Dataset items:
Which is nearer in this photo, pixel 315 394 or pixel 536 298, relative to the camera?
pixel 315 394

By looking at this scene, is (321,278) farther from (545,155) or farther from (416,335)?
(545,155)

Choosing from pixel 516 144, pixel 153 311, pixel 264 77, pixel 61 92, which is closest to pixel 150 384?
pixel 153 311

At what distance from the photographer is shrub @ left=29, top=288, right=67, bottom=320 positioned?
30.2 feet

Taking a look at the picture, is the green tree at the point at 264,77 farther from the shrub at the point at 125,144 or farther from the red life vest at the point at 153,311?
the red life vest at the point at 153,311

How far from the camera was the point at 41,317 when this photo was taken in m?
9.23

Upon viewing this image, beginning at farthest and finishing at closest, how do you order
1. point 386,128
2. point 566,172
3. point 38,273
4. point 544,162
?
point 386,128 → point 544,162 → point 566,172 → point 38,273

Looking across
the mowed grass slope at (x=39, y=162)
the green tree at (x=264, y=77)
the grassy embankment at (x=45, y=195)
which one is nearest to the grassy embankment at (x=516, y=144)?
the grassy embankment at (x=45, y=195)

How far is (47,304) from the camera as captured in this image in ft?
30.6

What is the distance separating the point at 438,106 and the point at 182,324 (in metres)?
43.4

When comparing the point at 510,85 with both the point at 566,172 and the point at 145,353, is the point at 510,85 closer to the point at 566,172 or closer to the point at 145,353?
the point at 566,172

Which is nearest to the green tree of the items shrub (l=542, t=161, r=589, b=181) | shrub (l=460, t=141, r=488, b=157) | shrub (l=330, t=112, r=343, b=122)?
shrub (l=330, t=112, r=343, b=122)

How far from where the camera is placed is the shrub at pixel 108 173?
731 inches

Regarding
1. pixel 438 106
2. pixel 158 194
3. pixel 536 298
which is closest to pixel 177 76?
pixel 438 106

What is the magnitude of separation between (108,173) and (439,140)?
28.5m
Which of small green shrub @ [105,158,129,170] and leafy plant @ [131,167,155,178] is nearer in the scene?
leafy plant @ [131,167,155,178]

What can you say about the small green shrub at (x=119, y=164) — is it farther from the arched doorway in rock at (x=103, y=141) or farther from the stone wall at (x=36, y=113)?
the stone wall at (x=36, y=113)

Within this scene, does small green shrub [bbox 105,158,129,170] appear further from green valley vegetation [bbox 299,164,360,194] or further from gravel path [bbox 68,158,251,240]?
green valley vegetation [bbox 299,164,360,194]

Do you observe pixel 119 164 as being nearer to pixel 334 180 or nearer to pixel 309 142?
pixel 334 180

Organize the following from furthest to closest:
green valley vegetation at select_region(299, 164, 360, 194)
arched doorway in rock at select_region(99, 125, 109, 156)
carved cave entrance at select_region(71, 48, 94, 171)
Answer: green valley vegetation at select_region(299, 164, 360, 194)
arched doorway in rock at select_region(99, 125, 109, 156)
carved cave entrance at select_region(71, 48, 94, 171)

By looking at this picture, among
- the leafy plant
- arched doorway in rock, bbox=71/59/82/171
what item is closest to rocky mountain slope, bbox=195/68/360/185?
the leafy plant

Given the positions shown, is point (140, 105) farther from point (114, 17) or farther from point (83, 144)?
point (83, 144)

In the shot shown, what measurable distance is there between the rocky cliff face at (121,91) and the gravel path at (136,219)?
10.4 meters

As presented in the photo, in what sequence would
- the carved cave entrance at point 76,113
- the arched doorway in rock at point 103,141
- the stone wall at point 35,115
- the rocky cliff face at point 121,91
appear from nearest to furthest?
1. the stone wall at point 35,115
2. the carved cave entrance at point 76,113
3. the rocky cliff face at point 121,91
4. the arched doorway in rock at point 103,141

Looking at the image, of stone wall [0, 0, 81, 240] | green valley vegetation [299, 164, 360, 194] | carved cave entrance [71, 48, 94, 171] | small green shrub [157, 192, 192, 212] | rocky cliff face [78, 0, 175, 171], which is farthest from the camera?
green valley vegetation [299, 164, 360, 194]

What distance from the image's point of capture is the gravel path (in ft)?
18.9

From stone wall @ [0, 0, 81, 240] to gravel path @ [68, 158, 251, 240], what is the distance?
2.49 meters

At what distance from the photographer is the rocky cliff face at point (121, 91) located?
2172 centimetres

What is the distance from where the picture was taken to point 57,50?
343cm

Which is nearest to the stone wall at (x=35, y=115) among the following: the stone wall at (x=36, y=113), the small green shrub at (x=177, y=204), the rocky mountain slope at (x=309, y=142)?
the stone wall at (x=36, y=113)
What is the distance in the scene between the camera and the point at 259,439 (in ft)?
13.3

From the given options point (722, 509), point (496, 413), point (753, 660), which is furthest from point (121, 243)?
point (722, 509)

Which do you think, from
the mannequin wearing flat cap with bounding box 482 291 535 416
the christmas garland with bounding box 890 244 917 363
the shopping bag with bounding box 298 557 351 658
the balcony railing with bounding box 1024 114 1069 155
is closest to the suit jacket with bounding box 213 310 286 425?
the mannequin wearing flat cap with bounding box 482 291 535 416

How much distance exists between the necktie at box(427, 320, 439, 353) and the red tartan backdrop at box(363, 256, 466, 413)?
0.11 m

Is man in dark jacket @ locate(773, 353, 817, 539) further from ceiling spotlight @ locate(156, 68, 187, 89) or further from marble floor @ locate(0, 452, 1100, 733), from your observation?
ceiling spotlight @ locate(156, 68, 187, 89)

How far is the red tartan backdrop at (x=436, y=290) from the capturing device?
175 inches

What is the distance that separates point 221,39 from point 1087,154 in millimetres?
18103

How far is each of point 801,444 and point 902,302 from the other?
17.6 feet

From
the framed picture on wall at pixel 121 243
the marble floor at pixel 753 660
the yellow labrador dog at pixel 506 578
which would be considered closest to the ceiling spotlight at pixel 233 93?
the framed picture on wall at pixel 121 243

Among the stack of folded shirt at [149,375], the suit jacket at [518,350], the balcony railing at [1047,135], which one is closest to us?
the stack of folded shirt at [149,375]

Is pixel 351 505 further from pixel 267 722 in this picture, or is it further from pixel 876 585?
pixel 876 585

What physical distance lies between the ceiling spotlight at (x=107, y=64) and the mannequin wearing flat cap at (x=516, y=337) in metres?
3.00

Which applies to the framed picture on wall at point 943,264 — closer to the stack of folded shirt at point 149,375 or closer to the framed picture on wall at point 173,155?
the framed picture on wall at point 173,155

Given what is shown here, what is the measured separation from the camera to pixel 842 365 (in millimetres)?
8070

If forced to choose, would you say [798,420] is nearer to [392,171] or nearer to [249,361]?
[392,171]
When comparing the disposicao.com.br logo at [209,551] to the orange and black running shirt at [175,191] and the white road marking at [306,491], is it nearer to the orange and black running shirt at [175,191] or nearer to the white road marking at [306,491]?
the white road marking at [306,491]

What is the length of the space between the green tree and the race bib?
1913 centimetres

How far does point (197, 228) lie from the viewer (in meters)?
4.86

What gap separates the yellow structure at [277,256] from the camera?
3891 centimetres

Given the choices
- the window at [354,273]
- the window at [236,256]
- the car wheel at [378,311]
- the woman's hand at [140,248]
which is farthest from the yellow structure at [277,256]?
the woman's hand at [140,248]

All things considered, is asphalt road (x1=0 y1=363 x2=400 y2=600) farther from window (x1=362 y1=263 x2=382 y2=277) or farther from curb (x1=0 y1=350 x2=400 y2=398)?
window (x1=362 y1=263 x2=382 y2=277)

• [Given task]: Write out the material exactly as given.

• [Answer to this problem]:
Which is nearer in this photo, pixel 315 394 or pixel 536 298, relative to the camera?
pixel 315 394

By looking at this scene, is (321,278) farther from (545,155) or farther from (416,335)?
(545,155)

Choosing from pixel 516 144, pixel 153 311, pixel 264 77, pixel 61 92, which is closest to pixel 150 384?
pixel 153 311

At what distance from the photographer is shrub @ left=29, top=288, right=67, bottom=320 positioned?
30.2 feet

Taking a look at the picture, is the green tree at the point at 264,77 farther from the shrub at the point at 125,144 or farther from the red life vest at the point at 153,311?
the red life vest at the point at 153,311

How far from the camera was the point at 41,317 when this photo was taken in m?
9.23

Upon viewing this image, beginning at farthest and finishing at closest, how do you order
1. point 386,128
2. point 566,172
3. point 38,273
4. point 544,162
?
point 386,128 → point 544,162 → point 566,172 → point 38,273

Looking across
the mowed grass slope at (x=39, y=162)
the green tree at (x=264, y=77)
the grassy embankment at (x=45, y=195)
which one is nearest to the grassy embankment at (x=516, y=144)?
the grassy embankment at (x=45, y=195)

How far is (47,304) from the camera as captured in this image in ft?
30.6

What is the distance separating the point at 438,106 and the point at 182,324 (in metres)?
43.4

When comparing the point at 510,85 with both the point at 566,172 and the point at 145,353, is the point at 510,85 closer to the point at 566,172 or closer to the point at 145,353?
the point at 566,172

Which is nearest to the green tree of the items shrub (l=542, t=161, r=589, b=181) | shrub (l=460, t=141, r=488, b=157) | shrub (l=330, t=112, r=343, b=122)?
shrub (l=330, t=112, r=343, b=122)

How far from where the camera is placed is the shrub at pixel 108 173?
731 inches

Regarding
1. pixel 438 106
2. pixel 158 194
3. pixel 536 298
which is closest to pixel 177 76?
pixel 438 106

What is the magnitude of separation between (108,173) and (439,140)?
28.5m
Which of small green shrub @ [105,158,129,170] and leafy plant @ [131,167,155,178] is nearer in the scene?
leafy plant @ [131,167,155,178]

What can you say about the small green shrub at (x=119, y=164) — is it farther from the arched doorway in rock at (x=103, y=141) or farther from the stone wall at (x=36, y=113)?
the stone wall at (x=36, y=113)

Within this scene, does small green shrub [bbox 105,158,129,170] appear further from green valley vegetation [bbox 299,164,360,194] or further from gravel path [bbox 68,158,251,240]?
green valley vegetation [bbox 299,164,360,194]

Do you observe pixel 119 164 as being nearer to pixel 334 180 or nearer to pixel 309 142?
pixel 334 180

Organize the following from furthest to closest:
green valley vegetation at select_region(299, 164, 360, 194)
arched doorway in rock at select_region(99, 125, 109, 156)
carved cave entrance at select_region(71, 48, 94, 171)
Answer: green valley vegetation at select_region(299, 164, 360, 194)
arched doorway in rock at select_region(99, 125, 109, 156)
carved cave entrance at select_region(71, 48, 94, 171)

By looking at this picture, among
- the leafy plant
- arched doorway in rock, bbox=71/59/82/171
what item is closest to rocky mountain slope, bbox=195/68/360/185?
the leafy plant

Given the positions shown, is point (140, 105) farther from point (114, 17) or farther from point (83, 144)?
point (83, 144)

In the shot shown, what measurable distance is there between the rocky cliff face at (121,91) and the gravel path at (136,219)?
10.4 meters

As presented in the photo, in what sequence would
- the carved cave entrance at point 76,113
- the arched doorway in rock at point 103,141
- the stone wall at point 35,115
- the rocky cliff face at point 121,91
appear from nearest to furthest?
1. the stone wall at point 35,115
2. the carved cave entrance at point 76,113
3. the rocky cliff face at point 121,91
4. the arched doorway in rock at point 103,141

Looking at the image, of stone wall [0, 0, 81, 240] | green valley vegetation [299, 164, 360, 194] | carved cave entrance [71, 48, 94, 171] | small green shrub [157, 192, 192, 212] | rocky cliff face [78, 0, 175, 171], which is farthest from the camera?
green valley vegetation [299, 164, 360, 194]

What distance from the image's point of capture is the gravel path (in ft)?
18.9

From stone wall @ [0, 0, 81, 240] to gravel path @ [68, 158, 251, 240], what is the distance?
2.49 meters

At what distance from the photographer is the rocky cliff face at point (121, 91) located?
2172 centimetres

What is the distance from where the picture was taken to point 57,50?
343cm

Which is nearest to the stone wall at (x=35, y=115) among the following: the stone wall at (x=36, y=113), the small green shrub at (x=177, y=204), the rocky mountain slope at (x=309, y=142)?
the stone wall at (x=36, y=113)
What is the distance in the scene between the camera and the point at 259,439 (in ft)?
13.3

From the given options point (722, 509), point (496, 413), point (753, 660), which is furthest from point (121, 243)?
point (722, 509)

Which do you think, from
the mannequin wearing flat cap with bounding box 482 291 535 416
the christmas garland with bounding box 890 244 917 363
the shopping bag with bounding box 298 557 351 658
the balcony railing with bounding box 1024 114 1069 155
is closest to the suit jacket with bounding box 213 310 286 425?
the mannequin wearing flat cap with bounding box 482 291 535 416

How much distance exists between the necktie at box(427, 320, 439, 353) and the red tartan backdrop at box(363, 256, 466, 413)?
0.11 m

Is man in dark jacket @ locate(773, 353, 817, 539) further from ceiling spotlight @ locate(156, 68, 187, 89) or further from marble floor @ locate(0, 452, 1100, 733), from your observation?
ceiling spotlight @ locate(156, 68, 187, 89)

How far is the red tartan backdrop at (x=436, y=290) from the capturing device?
175 inches

What is the distance that separates point 221,39 from point 1087,154 in millimetres?
18103

How far is each of point 801,444 and point 902,302 from the other?
17.6 feet

From
the framed picture on wall at pixel 121 243
the marble floor at pixel 753 660
the yellow labrador dog at pixel 506 578
which would be considered closest to the ceiling spotlight at pixel 233 93?
the framed picture on wall at pixel 121 243

Among the stack of folded shirt at [149,375], the suit jacket at [518,350], the balcony railing at [1047,135], which one is closest to us?
the stack of folded shirt at [149,375]

Is pixel 351 505 further from pixel 267 722 in this picture, or is it further from pixel 876 585?
pixel 876 585

What physical distance lies between the ceiling spotlight at (x=107, y=64) and the mannequin wearing flat cap at (x=516, y=337) in metres?
3.00

Which applies to the framed picture on wall at point 943,264 — closer to the stack of folded shirt at point 149,375 or closer to the framed picture on wall at point 173,155?
the framed picture on wall at point 173,155

Given what is shown here, what is the measured separation from the camera to pixel 842 365 (in millimetres)?
8070

If forced to choose, would you say [798,420] is nearer to [392,171] or nearer to [249,361]?
[392,171]
When comparing the disposicao.com.br logo at [209,551] to the orange and black running shirt at [175,191] and the white road marking at [306,491], is it nearer to the orange and black running shirt at [175,191] or nearer to the white road marking at [306,491]?
the white road marking at [306,491]

What is the length of the space between the green tree and the race bib?
1913 centimetres

How far does point (197, 228) lie from the viewer (in meters)?
4.86

What gap separates the yellow structure at [277,256] from the camera?
3891 centimetres

Given the choices
- the window at [354,273]
- the window at [236,256]
- the car wheel at [378,311]
- the woman's hand at [140,248]
which is farthest from the yellow structure at [277,256]?
the woman's hand at [140,248]

All things considered, is asphalt road (x1=0 y1=363 x2=400 y2=600) farther from window (x1=362 y1=263 x2=382 y2=277) or farther from curb (x1=0 y1=350 x2=400 y2=398)?
window (x1=362 y1=263 x2=382 y2=277)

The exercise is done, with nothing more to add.